Tasks to complete:
(a) In the guide to paying for internships abroad, what tool is named as the reader's new best friend for making a budget?
(b) Continue the guide to paying for internships abroad from the point where it stops, keeping its voice.

Extract:
::::
Like your dad, your econ professor, and political pundits always like to remind us: there’s no such thing as free lunch. And, even though you’ve chosen the (in some circles) more practical option of an internship abroad vs. traditional study abroad, one thing remains the same. You’re not quite sure paying for internships abroad, and you find yourself wondering, do you have to pay for internships? Might seem silly, considering the idea of work experience is you getting paid, but all in good time!
Now that you’ve found your internship program, sent off CVs, and started planning your experience abroad the dollar signs are really starting to line up. So, how can you pay for your internship abroad? Nothing a lot of planning, budgeting, scholarship-applying, and fundraising can’t fix!
When it comes to paying for internships abroad, we’ve got you covered. From outlining any and all expected and unexpected costs, to nudging you in the right direction when it comes to making a budget (Google spreadsheets are your new best friend), consider this your new how-to guide to paying for internships abroad. Buckle up, we’ve got a lot of ground to cover and years of missing receipts to work through.
Is paying for an internship worth it?
Perhaps you’re taking a break from “Philosophy 101” and until further notice, you can no longer ponder Kant or Socrates. Perhaps, instead, you are pondering “is paying for an internship abroad worth it?” Allow me, please: yes!
The answer is yes without hesitation. Oui, sí, نعم فعلا, ja or whatever language you speak or have decided to study. Interning abroad will challenge you in ways that an internship at home cannot compare to—it wouldn’t dare to. Interning abroad might even change your life. And it will look great on your resume! Employers love candidates with international experiences and they will be blinded by the light reflecting off your international internship experience. There’s no need to further question the worth of paying for an internship abroad. With the right funding tools the price can become irrelevant.
::::
Source material:
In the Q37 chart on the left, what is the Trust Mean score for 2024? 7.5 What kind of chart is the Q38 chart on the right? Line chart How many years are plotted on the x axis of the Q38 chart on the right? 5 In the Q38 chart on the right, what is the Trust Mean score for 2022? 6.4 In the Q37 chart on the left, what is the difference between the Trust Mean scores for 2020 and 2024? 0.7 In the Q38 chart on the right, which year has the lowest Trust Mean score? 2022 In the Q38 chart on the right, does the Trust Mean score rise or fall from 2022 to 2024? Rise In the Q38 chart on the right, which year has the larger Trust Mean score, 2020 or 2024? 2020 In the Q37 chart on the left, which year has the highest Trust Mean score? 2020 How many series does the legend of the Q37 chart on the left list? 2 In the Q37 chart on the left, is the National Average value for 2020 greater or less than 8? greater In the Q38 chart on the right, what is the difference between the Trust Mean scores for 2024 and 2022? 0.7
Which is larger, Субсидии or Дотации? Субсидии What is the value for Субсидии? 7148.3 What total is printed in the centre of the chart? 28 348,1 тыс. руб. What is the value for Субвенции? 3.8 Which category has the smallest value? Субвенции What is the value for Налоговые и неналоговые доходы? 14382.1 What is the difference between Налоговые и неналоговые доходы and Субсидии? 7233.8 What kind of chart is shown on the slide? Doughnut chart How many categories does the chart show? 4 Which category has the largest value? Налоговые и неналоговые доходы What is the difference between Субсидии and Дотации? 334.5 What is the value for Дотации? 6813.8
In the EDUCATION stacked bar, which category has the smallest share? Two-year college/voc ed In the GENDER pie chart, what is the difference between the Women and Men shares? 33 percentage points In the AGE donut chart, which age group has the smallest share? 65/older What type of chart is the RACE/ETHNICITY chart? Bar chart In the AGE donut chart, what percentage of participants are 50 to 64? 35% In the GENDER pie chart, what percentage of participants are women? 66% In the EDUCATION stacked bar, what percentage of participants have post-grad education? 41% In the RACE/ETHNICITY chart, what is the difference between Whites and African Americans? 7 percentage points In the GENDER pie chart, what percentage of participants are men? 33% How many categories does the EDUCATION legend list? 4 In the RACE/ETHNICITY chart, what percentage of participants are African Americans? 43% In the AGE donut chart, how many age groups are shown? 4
::::
Results by task:
(a) Google spreadsheets.

(b)
As there’s an upside there usually is a downside though. Let’s be real. Sometimes, some of the better things in life aren’t free and when those occasions arise, we must find a way to fund these circumstances. Ponder no longer. It’s time to put those thoughts into action and find a sustainable solution. Allow the following to serve as your guide to paying for your internship abroad.
Expected costs for your internship abroad
There are a handful of expenses or costs that you can certainly expect to pay. Of course include the largest expense: the cost of your program. Some of you might need to pay your home school’s standard tuition fees too. Get informed. Anticipate other expected expenses like your round trip flight (unless you’re staying forever, and in that case a one way flight will suffice). Check flight prices now to give yourself a rough estimate of what your ticket to new adventures might look like.
There’s also the visa and a passport if you’re new to this international travel thing. Speaking of passports, if you already have one, be sure to verify the validity of yours. Maybe you’ve already done your fair share of global galavanting and you need to request additional pages. Maybe that nifty passport that you received when you were 10 has expired or will by chance, expire while you’re abroad. Spend a moment with your passport to confidently understand your situation. Think how nice your new stamp will look too.
Have you thought where you might sleep? Check into housing fees which are not always included in your tuition. While many programs include student housing or accommodation with local host families, verify what your internship offers. Build in these expected expenses to your new internship abroad budget.
Unexpected costs for your internship abroad
There are an abundance of unexpected fees that you should anticipate when paying for internships abroad. These are the not-so-obvious ones. Think your daily habits at home and account for these. If you’re lucky and happen to live and intern on Avenue de Champs-Élysées you’re off the hook here. But for most of you, a commute involving more than your feet will be in your near future.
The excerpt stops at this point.